**SET PROBLEM 1:**
Condense the paragraph in the AWS storage notes below that begins "When data is being uploaded to s3," keeping its main facts.

**GIVEN PASSAGE:**
1.Storage

AWS storage services

Data storage categorization

Block storage
File storage
Object storage

Block storage:

Stores data in chunks known as blocks
Blocks are stored on a volume and attached to a single instance
They generally provide very low latency data access
Comparable to DAS storage used on premises

File storage:

Data is stored as operate files with a series of directories
Data is stored within a file system
Provide shared access for multiple users
Comparable to NAS storage used on premises

Object storage:

Objects are stored across a flat address space
Objects are referenced by a unique key
Each object can also have associated metadata to help categorize and identify the object

Amazon s3

Fully managed object based storage service
Highly available and highly durable
Very cost effective
Widely and easily available
Unlimited storage capability
Highly scalable
Smallest file size supported - 0 bytes
Largest file supported - 5 TB

When data is being uploaded to s3 we as the customer need to specify the region for that object. By choosing the region, Amazon will keep duplicate of that object in multiple AZ’s within that region for durability and availability.

Durability and availability in S3

Objects stored in s3 have a durability of 99.999999999%
S3 copies numeros copies of the same data in different AZ’s
The availability of the S3 objects is 99.99%

Availability means AWS ensures that the uptime of amazon is 99.99%.

Durability means the probability of maintaining your data without it being lost.

S3 Buckets

To store objects in s3, first we need to create and define a bucket. Bucket can be thought of like a parent folder for your data.
Bucket names must be globally unique. Not only region wise but globally unique with the other S3 buckets that exist. Once we create the bucket name we can begin uploading the data.
Data can be uploaded into bucket or folders within the bucket
Limitation of 100 buckets per aws account
Objects that stored in these buckets have unique object key

Storage Classes

Standard
Standard - IA (infrequent Access)
Intelligent Tiering
One Zone - IA (Infrequent Access)
Reduced Redundancy Storage(RRS)

Data that is being accessed frequently:

Standard - > Default storage class -> more cost effective and offer more availability
Reduced Redundancy Storage(No longer recommended by AWS)

Data that is being accessed infrequently:

Standard IA and One Zone - IA
Offers the same access speed to that of Standard
Additional cost to retrieve data
For long lived data objects
One Zone - IA does not replicate data across multiple AZ’s - 99.5 availability

Intelligence Tiering:

Used for unpredictable access patterns
Consist 2 tiers: Frequently accessed and infrequently accessed
Automatically moves data into appropriate tier based on access platform
Objects must be larger than 128KB

Before choosing storage classes:

How often is the data likely to be accessed?
How critical is my data?
How reproducible is the data?
Can it be easily created again if need be?
Do I know the access patterns of my data?

S3 Security

Bucket policies
- Allow you to impose set access controls within a specific bucket -> who or what can access data within specific bucket
- Constructed as JSON policies
- Only control access to the data in the associated bucket
- Bucket permissions can be very specific using policy conditions -> like specific time range and specific IP
- Provide added granularity to bucket access
Access Control List
- ACL only control access to users outside of your own AWS account, such as public access or access from another aws account
- Not granular as bucket policies
- The permissions are broad in access, for example ‘List objects’ and ‘Write objects’
Data encryption
- Server side and client side encryption’
- SSE-S3 (S3 managed Keys)

**MATERIAL FOR THIS EXERCISE:**
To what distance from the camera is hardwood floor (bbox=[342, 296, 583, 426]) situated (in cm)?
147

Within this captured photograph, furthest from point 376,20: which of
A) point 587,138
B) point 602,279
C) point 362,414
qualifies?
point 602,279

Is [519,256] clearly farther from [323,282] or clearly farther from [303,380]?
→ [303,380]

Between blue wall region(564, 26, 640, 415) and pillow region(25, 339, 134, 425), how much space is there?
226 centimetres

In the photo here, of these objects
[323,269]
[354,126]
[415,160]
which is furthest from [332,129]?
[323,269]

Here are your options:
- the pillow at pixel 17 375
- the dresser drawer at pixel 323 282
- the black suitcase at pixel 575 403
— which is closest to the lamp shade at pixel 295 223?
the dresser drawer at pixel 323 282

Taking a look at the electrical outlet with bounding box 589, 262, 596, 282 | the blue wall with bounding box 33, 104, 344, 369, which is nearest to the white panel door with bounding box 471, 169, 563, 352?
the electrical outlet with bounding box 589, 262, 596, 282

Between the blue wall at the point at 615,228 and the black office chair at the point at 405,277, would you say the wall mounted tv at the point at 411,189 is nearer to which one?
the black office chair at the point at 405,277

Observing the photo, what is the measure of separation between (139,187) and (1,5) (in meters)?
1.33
...
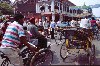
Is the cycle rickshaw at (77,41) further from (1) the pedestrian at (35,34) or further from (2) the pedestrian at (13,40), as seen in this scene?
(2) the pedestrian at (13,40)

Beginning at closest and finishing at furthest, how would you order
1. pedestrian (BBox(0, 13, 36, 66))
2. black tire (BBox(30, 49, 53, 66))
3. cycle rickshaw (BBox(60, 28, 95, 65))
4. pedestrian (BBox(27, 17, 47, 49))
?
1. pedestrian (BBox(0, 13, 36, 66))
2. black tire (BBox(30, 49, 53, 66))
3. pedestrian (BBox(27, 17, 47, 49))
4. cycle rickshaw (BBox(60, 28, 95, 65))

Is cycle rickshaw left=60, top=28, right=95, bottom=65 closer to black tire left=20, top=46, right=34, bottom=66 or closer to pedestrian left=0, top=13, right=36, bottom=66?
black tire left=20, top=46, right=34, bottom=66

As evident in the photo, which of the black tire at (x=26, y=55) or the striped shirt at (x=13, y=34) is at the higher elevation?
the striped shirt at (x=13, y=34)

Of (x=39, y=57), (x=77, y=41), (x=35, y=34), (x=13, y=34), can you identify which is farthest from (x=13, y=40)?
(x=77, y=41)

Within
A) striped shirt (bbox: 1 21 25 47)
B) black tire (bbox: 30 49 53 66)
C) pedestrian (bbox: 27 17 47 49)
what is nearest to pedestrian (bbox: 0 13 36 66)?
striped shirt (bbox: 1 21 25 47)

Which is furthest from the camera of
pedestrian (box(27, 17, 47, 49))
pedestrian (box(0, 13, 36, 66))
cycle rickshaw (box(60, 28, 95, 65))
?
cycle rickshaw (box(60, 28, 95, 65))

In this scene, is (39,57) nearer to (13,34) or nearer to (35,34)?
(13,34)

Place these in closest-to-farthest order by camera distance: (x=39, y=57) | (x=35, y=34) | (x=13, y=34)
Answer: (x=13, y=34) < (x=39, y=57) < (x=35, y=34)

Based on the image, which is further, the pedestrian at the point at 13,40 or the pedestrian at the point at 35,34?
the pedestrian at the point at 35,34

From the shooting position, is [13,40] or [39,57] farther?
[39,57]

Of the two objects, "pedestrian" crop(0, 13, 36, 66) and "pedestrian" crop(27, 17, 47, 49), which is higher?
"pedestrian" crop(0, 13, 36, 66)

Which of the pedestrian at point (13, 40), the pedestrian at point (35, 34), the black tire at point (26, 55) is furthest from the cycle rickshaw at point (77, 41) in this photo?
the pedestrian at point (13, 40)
...
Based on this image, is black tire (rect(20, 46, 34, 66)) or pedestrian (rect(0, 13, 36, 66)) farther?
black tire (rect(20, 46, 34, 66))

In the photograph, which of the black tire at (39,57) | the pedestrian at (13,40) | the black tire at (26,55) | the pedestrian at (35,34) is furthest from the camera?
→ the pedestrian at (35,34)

**SET PROBLEM 2:**
Pick out each line of the listing above that contains the word "blue". Case counts.

**EXERCISE RESPONSE 1:**
Customers uploading to S3 must choose a region for each object. Amazon then stores duplicates of that object across multiple AZs in that region for durability and availability.

**EXERCISE RESPONSE 2:**
Between blue wall region(564, 26, 640, 415) and pillow region(25, 339, 134, 425), how much space is there?
Taking a look at the electrical outlet with bounding box 589, 262, 596, 282 | the blue wall with bounding box 33, 104, 344, 369, which is nearest to the white panel door with bounding box 471, 169, 563, 352?
Between the blue wall at the point at 615,228 and the black office chair at the point at 405,277, would you say the wall mounted tv at the point at 411,189 is nearer to which one?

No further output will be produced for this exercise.